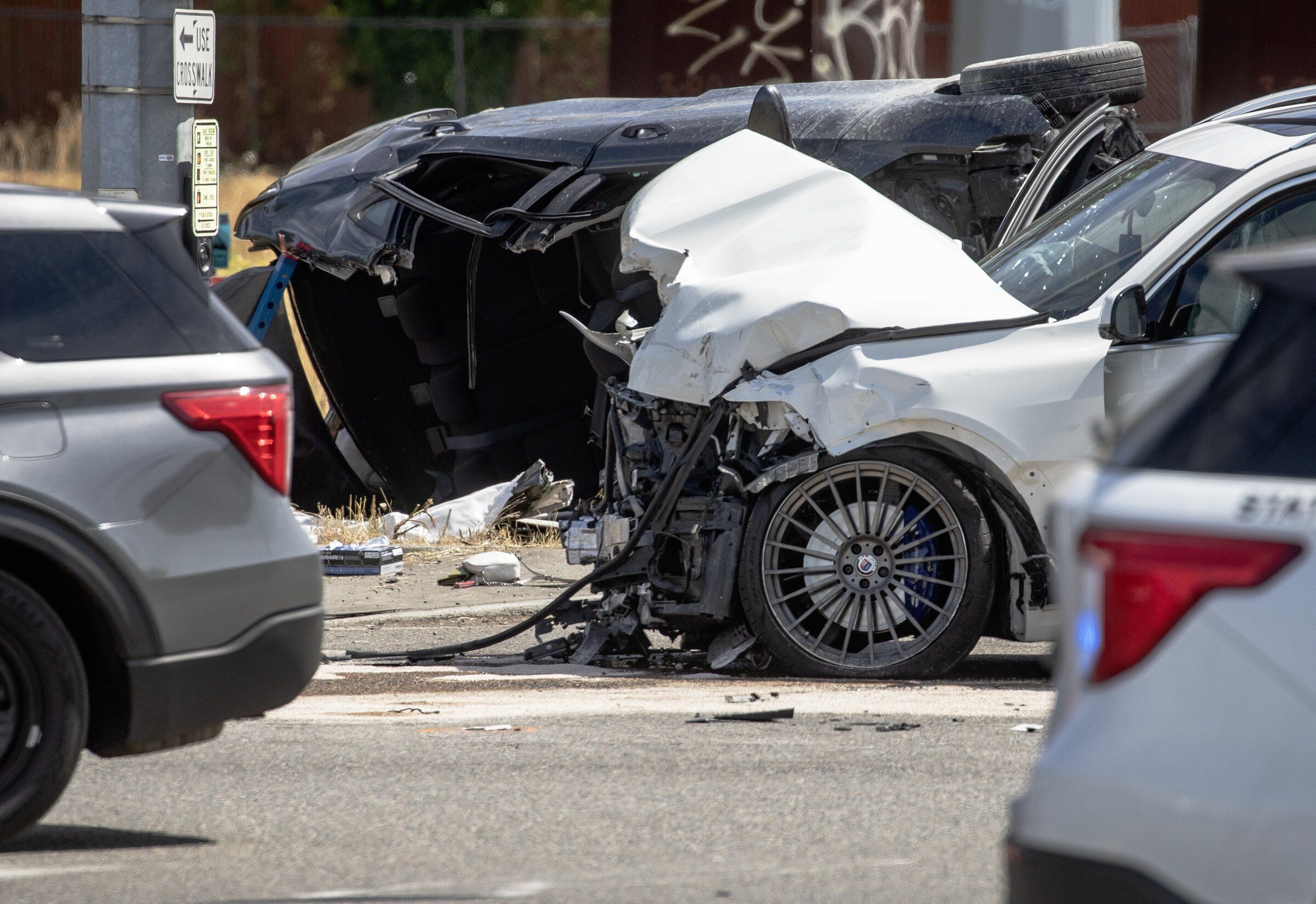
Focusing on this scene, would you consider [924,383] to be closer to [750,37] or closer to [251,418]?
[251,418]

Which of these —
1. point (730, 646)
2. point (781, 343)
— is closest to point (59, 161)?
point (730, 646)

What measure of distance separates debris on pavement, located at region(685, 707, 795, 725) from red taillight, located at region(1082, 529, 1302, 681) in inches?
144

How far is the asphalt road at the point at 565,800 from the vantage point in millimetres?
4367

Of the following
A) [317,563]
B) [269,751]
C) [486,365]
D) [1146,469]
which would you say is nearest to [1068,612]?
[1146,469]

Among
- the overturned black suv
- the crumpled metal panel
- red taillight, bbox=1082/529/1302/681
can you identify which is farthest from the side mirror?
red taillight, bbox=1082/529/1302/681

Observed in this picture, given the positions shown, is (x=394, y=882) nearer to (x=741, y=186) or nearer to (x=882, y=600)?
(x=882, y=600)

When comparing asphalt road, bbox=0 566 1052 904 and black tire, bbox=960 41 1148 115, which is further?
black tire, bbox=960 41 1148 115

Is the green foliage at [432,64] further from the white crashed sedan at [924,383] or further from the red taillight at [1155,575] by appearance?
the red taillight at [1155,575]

> TASK
Copy out the listing from the line containing "Is the green" through the end of the listing, reproducing every line unchanged.

> SOLUTION
Is the green foliage at [432,64] further from the white crashed sedan at [924,383] or further from the red taillight at [1155,575] by appearance?
the red taillight at [1155,575]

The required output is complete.